Task instructions
Pick out every line in the entries below that contains the word "lens", and copy each one.
★ ★ ★ ★
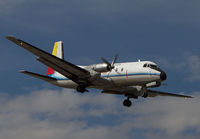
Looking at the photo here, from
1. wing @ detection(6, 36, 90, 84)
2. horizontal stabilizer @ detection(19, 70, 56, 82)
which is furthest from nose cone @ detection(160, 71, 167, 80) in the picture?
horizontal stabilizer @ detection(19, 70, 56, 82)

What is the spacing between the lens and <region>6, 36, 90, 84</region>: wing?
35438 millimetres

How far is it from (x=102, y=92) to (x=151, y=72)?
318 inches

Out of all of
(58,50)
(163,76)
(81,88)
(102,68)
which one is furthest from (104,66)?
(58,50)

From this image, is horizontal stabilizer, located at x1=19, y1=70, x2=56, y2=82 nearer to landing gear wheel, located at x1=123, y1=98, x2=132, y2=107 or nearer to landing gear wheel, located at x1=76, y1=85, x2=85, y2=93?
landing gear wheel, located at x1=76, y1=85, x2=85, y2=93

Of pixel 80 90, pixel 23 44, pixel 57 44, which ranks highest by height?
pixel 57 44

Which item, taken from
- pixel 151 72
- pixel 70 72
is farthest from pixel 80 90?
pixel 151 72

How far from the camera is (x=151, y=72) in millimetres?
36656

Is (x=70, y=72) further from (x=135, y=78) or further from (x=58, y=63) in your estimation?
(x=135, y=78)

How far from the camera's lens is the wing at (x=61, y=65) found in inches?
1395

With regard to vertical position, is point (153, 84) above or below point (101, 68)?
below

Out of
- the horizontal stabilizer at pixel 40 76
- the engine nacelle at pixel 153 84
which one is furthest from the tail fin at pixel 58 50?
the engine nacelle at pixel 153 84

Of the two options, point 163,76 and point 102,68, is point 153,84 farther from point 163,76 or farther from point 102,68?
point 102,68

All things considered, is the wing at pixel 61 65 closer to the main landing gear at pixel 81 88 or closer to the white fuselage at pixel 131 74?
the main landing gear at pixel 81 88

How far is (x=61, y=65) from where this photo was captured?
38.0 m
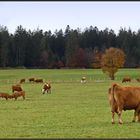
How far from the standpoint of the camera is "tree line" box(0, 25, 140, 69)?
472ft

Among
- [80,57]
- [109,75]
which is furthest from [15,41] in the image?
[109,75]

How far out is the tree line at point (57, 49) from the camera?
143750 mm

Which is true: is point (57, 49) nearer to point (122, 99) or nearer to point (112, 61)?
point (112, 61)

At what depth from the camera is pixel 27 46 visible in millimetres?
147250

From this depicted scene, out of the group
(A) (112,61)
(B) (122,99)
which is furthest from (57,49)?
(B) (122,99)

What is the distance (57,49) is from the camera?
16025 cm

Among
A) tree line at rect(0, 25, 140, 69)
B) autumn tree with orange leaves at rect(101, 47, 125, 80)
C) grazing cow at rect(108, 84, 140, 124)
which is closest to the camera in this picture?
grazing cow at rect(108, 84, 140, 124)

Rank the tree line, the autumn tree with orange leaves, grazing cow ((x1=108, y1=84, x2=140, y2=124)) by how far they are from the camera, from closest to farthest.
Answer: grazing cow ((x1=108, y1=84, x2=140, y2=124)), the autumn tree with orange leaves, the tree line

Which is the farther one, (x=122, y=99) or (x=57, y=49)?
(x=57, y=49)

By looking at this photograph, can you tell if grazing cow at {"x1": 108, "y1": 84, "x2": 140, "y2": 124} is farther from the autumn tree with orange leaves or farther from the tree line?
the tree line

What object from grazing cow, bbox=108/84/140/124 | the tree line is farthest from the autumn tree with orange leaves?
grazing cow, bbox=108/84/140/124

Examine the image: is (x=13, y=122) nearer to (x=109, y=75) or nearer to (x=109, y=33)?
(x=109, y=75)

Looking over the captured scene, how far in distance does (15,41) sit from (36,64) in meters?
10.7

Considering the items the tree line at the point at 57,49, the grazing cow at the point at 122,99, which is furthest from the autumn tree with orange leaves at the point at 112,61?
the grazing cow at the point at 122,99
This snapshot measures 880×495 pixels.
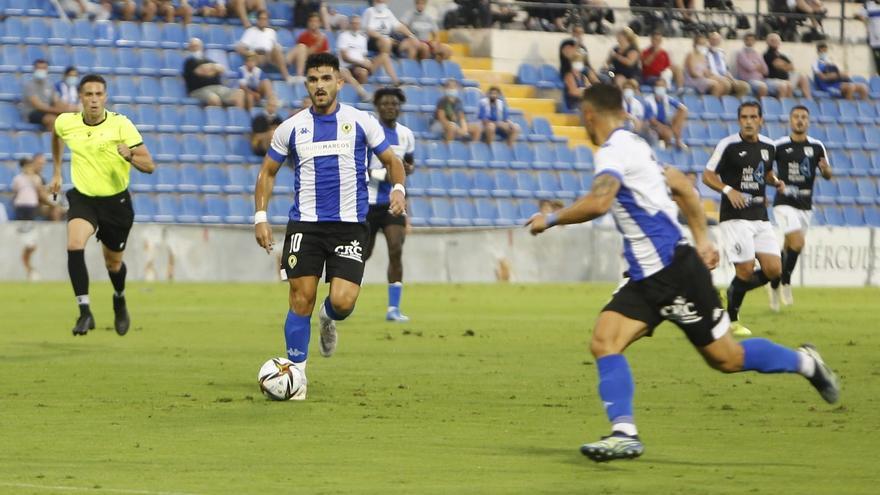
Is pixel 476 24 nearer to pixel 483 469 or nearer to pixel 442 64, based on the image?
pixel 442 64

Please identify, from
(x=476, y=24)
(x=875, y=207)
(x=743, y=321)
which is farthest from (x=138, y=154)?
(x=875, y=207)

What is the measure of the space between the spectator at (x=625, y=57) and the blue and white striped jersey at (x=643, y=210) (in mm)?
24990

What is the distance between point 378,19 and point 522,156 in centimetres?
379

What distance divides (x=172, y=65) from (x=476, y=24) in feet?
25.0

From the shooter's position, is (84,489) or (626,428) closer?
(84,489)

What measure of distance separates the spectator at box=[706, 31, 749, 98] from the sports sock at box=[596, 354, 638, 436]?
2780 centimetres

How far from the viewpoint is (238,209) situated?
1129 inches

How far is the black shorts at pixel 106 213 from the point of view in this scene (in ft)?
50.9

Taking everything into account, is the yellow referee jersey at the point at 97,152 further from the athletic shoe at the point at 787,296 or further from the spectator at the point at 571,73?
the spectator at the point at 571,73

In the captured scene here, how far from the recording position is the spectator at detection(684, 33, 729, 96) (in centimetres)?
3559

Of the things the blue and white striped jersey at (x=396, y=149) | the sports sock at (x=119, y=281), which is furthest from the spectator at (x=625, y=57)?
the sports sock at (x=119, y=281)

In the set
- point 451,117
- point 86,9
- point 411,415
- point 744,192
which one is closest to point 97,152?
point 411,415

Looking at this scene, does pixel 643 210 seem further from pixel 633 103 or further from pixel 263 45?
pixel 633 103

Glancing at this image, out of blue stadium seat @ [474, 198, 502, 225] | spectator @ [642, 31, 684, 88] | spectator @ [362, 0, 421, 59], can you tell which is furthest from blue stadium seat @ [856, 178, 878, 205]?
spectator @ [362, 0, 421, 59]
★ ★ ★ ★
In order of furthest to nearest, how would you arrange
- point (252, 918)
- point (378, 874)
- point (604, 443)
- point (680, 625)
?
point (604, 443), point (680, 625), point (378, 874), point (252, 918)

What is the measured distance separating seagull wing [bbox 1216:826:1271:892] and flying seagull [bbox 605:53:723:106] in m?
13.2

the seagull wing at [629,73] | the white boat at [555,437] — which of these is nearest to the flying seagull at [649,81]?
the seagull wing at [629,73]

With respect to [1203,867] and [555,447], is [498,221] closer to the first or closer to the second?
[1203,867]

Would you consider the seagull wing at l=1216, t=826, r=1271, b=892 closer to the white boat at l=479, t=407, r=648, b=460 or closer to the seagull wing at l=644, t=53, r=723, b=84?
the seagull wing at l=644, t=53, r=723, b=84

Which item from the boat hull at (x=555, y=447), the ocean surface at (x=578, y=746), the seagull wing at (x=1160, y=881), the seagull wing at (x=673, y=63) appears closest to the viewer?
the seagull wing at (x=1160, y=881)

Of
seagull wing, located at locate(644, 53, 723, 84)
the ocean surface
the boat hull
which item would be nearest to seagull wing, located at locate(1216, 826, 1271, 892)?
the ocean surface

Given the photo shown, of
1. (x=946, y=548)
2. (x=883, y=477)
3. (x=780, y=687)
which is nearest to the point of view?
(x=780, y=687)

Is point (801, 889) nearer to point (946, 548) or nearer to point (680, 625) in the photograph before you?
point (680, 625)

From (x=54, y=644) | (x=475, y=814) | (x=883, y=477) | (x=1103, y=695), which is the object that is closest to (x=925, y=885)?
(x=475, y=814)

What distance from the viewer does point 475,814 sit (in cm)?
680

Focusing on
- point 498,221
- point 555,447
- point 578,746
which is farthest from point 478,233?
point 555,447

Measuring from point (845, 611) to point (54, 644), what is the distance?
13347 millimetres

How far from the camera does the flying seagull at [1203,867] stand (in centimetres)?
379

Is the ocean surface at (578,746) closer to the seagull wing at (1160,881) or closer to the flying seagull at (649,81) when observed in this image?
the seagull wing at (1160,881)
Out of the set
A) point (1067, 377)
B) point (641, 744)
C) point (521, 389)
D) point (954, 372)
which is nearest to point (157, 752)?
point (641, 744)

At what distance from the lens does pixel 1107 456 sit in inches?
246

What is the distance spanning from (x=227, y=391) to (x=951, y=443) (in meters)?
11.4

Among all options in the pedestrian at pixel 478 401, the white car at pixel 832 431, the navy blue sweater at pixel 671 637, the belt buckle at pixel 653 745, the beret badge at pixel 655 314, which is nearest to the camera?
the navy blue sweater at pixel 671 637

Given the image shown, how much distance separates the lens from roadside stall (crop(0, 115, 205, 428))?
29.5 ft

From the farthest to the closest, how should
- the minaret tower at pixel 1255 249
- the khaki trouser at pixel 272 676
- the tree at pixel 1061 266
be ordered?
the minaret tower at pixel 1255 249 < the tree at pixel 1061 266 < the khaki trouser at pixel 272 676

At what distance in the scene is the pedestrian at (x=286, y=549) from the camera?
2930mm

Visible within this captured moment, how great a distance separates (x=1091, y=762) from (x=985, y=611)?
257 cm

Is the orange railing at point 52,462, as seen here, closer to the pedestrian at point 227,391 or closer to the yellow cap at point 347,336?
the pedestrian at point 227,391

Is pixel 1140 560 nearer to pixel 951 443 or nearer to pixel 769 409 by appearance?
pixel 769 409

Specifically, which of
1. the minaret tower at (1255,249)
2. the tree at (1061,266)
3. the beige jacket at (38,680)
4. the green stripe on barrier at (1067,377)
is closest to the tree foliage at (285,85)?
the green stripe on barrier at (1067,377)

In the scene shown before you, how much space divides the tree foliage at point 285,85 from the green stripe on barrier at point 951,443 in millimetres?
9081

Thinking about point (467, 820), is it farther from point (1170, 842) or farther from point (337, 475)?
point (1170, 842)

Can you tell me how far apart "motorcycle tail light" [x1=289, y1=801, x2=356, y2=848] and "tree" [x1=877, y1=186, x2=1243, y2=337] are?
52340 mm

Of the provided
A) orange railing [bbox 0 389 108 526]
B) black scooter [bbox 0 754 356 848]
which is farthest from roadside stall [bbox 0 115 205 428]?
★ ★ ★ ★
Task response
What is the spacing between the lens and <region>6, 36, 90, 84</region>: wing?
How far from the camera's lens is the wing at (x=61, y=65) found in inches?
At what distance from the lens does pixel 1107 456 sit in inches?
Given the image shown, how much distance separates the lens from roadside stall (crop(0, 115, 205, 428))?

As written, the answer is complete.